A particle moves along the x-axis so that at time t its position is given by s(t)=(t+3)(t-1)^3,t>0.
For what values of t is the velocity of the particle decreasing?
a) 0<t<1
b) t>1
c) t>0
d) The velocity is never decreasing.
Thanks in advance.
s(t)=(t+3)(t-1)^3
s ' (t) = (t+3)(3)(t-1)^2 + (t-1)^3 (1)
= (t-1)^2 (3(t+3) + t-1)
= (t-1)^2 (4t + 8)
since we want t > 0 , what values do you think this will give us ?
Remember, for a function to be decreasing the first derivative must
be negative.
we have the velocity, s', above.
To find out when the velocity is increasing, we need its derivative to be positive
s" = 12(t^2-1)
so, as long as t > 1, s' is increasing.
That is, the graph of s(t) is concave up.

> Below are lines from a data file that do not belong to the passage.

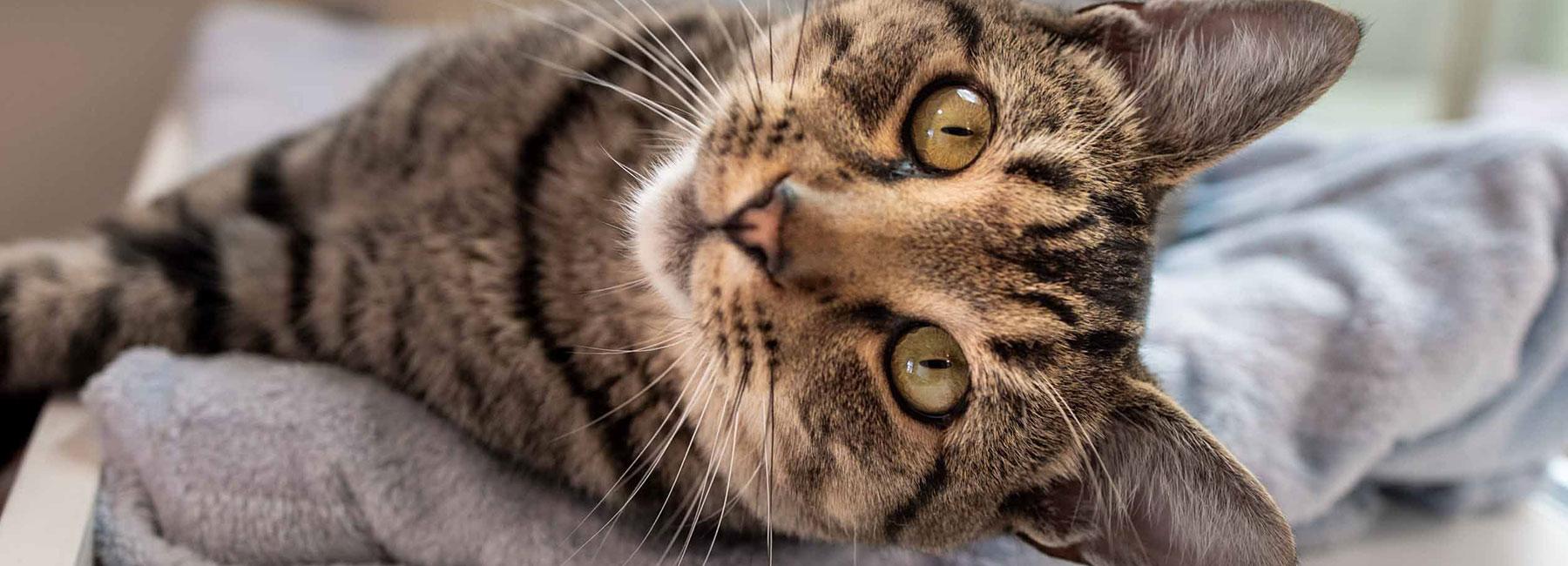 kitten-sideways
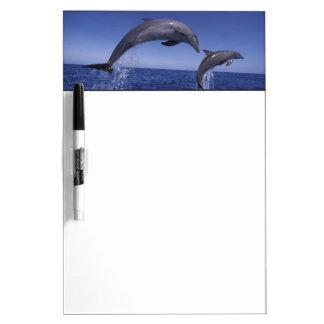 Caribbean, Bottlenose dolphins Tursiops 7 Dry Erase Board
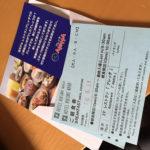 撮影メインの宮古島へ行ってきました:貝殻拾い編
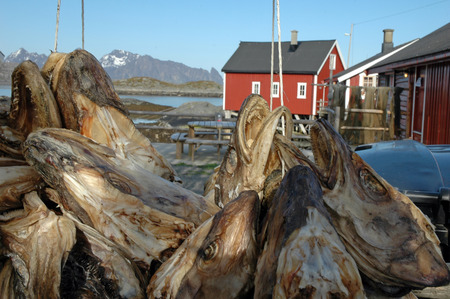 Racks full of dried codfish heads, Kjeoya, Svolvaer, Lofoten, Norway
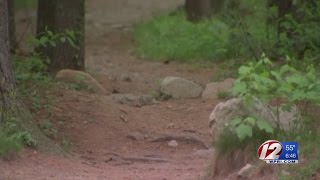 10. Dangerous wire being strung across trails in state parks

To determine when the velocity of the particle is decreasing, we need to find the times t for which the derivative of the position function, s(t), gives a negative value.
First, let's find the velocity function by taking the derivative of the position function with respect to time:
v(t) = derivative of s(t) = d/dt[(t + 3)(t - 1)^3]
To find the derivative, we can expand the position function using the product rule:
v(t) = [(t + 3)(3(t - 1)^2)] + [2(t - 1)^3]
Simplifying further:
v(t) = 3(t + 3)(t - 1)^2 + 2(t - 1)^3
Now, to find when the velocity is decreasing, we need to find when the derivative of the velocity function, v(t), is negative:
dv(t)/dt < 0
Let's take the derivative of v(t) with respect to t:
dv(t)/dt = d/dt[3(t + 3)(t - 1)^2 + 2(t - 1)^3]
Expanding using the product rule:
dv(t)/dt = [3(2(t - 1)(t + 3) + (t + 3)(2(t - 1))] + [6(t - 1)^2]
Simplifying further:
dv(t)/dt = 6(t - 1)(t + 3) + 2(t + 3)(2(t - 1)) + 6(t - 1)^2
Now, let's set this derivative to less than zero and solve for t:
6(t - 1)(t + 3) + 2(t + 3)(2(t - 1)) + 6(t - 1)^2 < 0
Simplifying and factoring:
2(t + 3)[3(t - 1) + 2(t - 1)] + 6(t - 1)^2 < 0
2(t + 3)(5t - 5) + 6(t - 1)^2 < 0
2(t + 3)(5t - 5) + 6(t - 1)(t - 1) < 0
2(t - 1)(5t + 5) + 6(t - 1)(t - 1) < 0
2(t - 1)[(5t + 5) + 3(t - 1)] < 0
2(t - 1)(8t + 2) < 0
Now, to determine the values of t that satisfy this inequality, we can use a number line or consider the signs of each factor.
For (t - 1)(8t + 2) < 0 to be true:
- (t - 1) and (8t + 2) must have opposite signs
- (t - 1) must be negative and (8t + 2) must be positive
or
- (t - 1) must be positive and (8t + 2) must be negative
Solving the factors individually:
(t - 1) > 0 when t > 1
(t - 1) < 0 when t < 1
(8t + 2) > 0 when t > -1/4
(8t + 2) < 0 when t < -1/4
From the above factors, we can conclude that:
- The velocity is decreasing when t < -1/4 and t < 1.
- The velocity is increasing when -1/4 < t < 1.
Since the options provided in the question do not include negative values for t, the correct answer is:
d) The velocity is never decreasing.